**PASSAGE GIVEN**

From d2119c285fa00438de168e17f8a453681dbed4d3 Mon Sep 17 00:00:00 2001
From: Roman Shapovalov <romansh@meta.com>
Date: Mon, 22 May 2023 02:24:49 -0700
Subject: [PATCH] Serialising dynamic arrays in SQL; read-only SQLite
 connection in SQL Dataset

Summary:
1. We may need to store arrays of unknown shape in the database. It implements and tests serialisation.

2. Previously, when an inexisting metadata file was passed to SqlIndexDataset, it would try to open it and create an empty file, then crash. We now open the file in a read-only mode, so the error message is more intuitive. Note that the implementation is SQLite specific.

Reviewed By: bottler

Differential Revision: D46047857

fbshipit-source-id: 3064ae4f8122b4fc24ad3d6ab696572ebe8d0c26
---
 pytorch3d/implicitron/dataset/orm_types.py   | 32 ++++++++++++++++++--
 pytorch3d/implicitron/dataset/sql_dataset.py |  6 ++--
 tests/implicitron/test_orm_types.py          | 27 ++++++++++++++++-
 3 files changed, 60 insertions(+), 5 deletions(-)

diff --git a/pytorch3d/implicitron/dataset/orm_types.py b/pytorch3d/implicitron/dataset/orm_types.py
index 5736ab4b..2e916021 100644
--- a/pytorch3d/implicitron/dataset/orm_types.py
+++ b/pytorch3d/implicitron/dataset/orm_types.py
@@ -33,7 +33,35 @@ from sqlalchemy.types import TypeDecorator
 
 
 # these produce policies to serialize structured types to blobs
-def ArrayTypeFactory(shape):
+def ArrayTypeFactory(shape=None):
+    if shape is None:
+
+        class VariableShapeNumpyArrayType(TypeDecorator):
+            impl = LargeBinary
+
+            def process_bind_param(self, value, dialect):
+                if value is None:
+                    return None
+
+                ndim_bytes = np.int32(value.ndim).tobytes()

**TASK 1**
Condense the paragraph of the patch that begins "Previously, when an inexisting metadata file" into a short bulleted list that keeps its main facts.
**TASK 2**
Copy out the part of the patch between "fbshipit-source-id: 3064ae4f8122b4fc24ad3d6ab696572ebe8d0c26" and "insertions(+), 5 deletions(-)", inclusive.

**DATA EXTRACT**
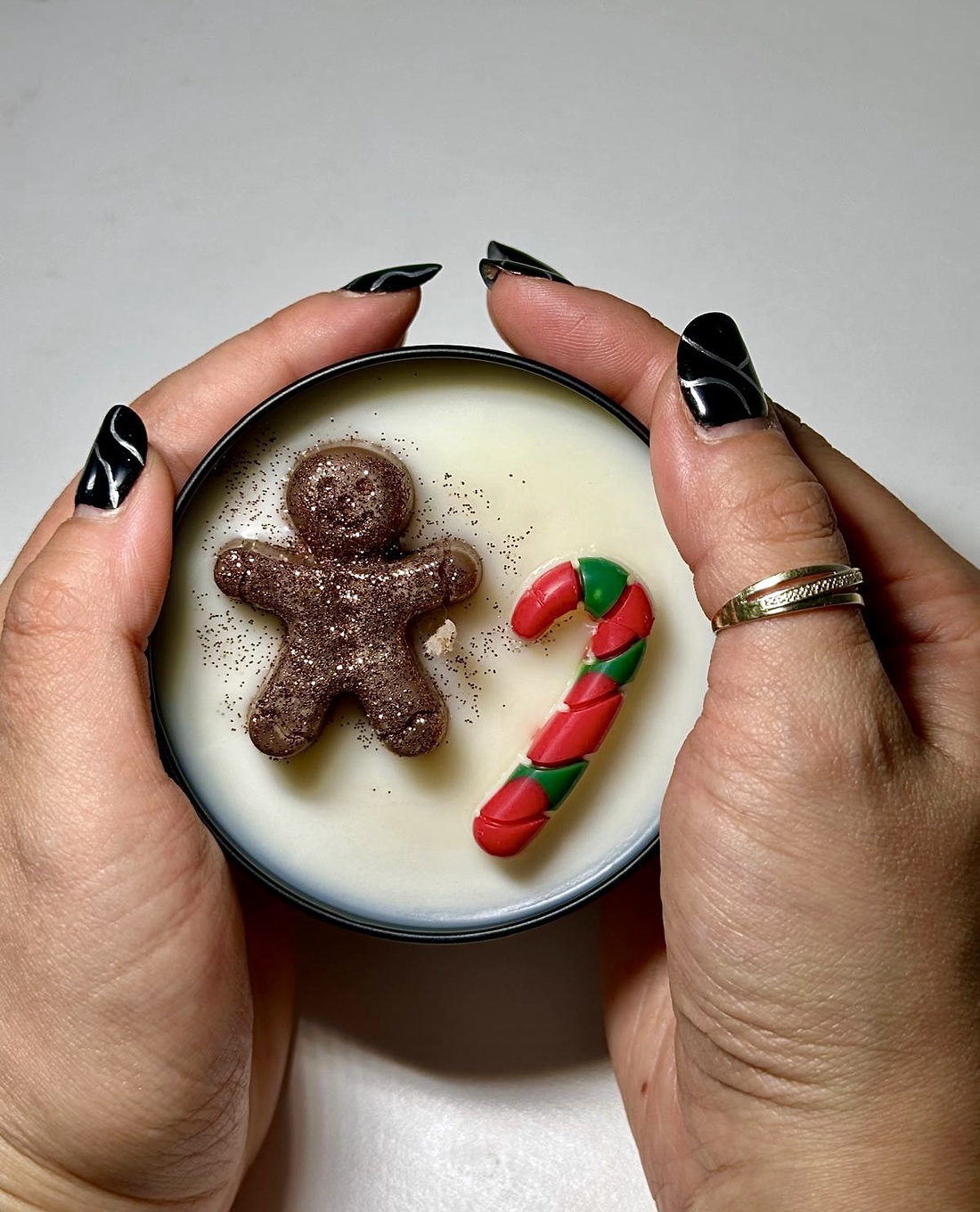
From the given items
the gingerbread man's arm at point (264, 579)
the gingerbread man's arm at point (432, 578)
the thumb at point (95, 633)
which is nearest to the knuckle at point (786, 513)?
the gingerbread man's arm at point (432, 578)

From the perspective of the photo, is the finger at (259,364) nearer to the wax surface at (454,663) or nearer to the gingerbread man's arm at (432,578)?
the wax surface at (454,663)

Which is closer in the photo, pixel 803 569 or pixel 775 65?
pixel 803 569

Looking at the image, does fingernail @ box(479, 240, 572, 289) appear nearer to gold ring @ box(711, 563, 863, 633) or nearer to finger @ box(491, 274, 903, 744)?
finger @ box(491, 274, 903, 744)

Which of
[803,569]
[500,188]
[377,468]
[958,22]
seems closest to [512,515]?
[377,468]

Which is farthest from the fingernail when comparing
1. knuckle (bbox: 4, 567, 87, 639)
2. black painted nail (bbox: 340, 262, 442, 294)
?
knuckle (bbox: 4, 567, 87, 639)

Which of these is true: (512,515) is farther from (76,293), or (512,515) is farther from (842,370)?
(76,293)
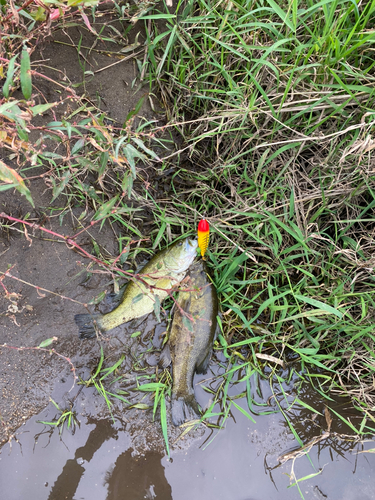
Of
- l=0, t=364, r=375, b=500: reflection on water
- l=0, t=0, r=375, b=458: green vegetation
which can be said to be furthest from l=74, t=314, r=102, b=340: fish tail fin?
l=0, t=364, r=375, b=500: reflection on water

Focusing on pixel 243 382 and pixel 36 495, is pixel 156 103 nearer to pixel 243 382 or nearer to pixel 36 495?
pixel 243 382

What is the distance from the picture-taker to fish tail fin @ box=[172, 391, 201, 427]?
3.02 m

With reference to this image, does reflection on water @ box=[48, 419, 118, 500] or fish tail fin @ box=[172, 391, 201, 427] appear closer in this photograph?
reflection on water @ box=[48, 419, 118, 500]

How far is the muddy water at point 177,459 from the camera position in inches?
112

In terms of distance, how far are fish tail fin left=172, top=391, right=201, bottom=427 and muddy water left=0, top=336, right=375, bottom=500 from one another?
0.11 metres

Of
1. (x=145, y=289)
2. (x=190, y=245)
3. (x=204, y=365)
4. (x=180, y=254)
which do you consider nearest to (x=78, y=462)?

**TASK RESPONSE 1**
- Before: passing a nonexistent metadata file to SqlIndexDataset made it try to open the file, create an empty one, and then crash.
- Now: the file is opened in read-only mode, so the error message is more intuitive.
- The implementation is specific to SQLite.

**TASK RESPONSE 2**
fbshipit-source-id: 3064ae4f8122b4fc24ad3d6ab696572ebe8d0c26
---
 pytorch3d/implicitron/dataset/orm_types.py   | 32 ++++++++++++++++++--
 pytorch3d/implicitron/dataset/sql_dataset.py |  6 ++--
 tests/implicitron/test_orm_types.py          | 27 ++++++++++++++++-
 3 files changed, 60 insertions(+), 5 deletions(-)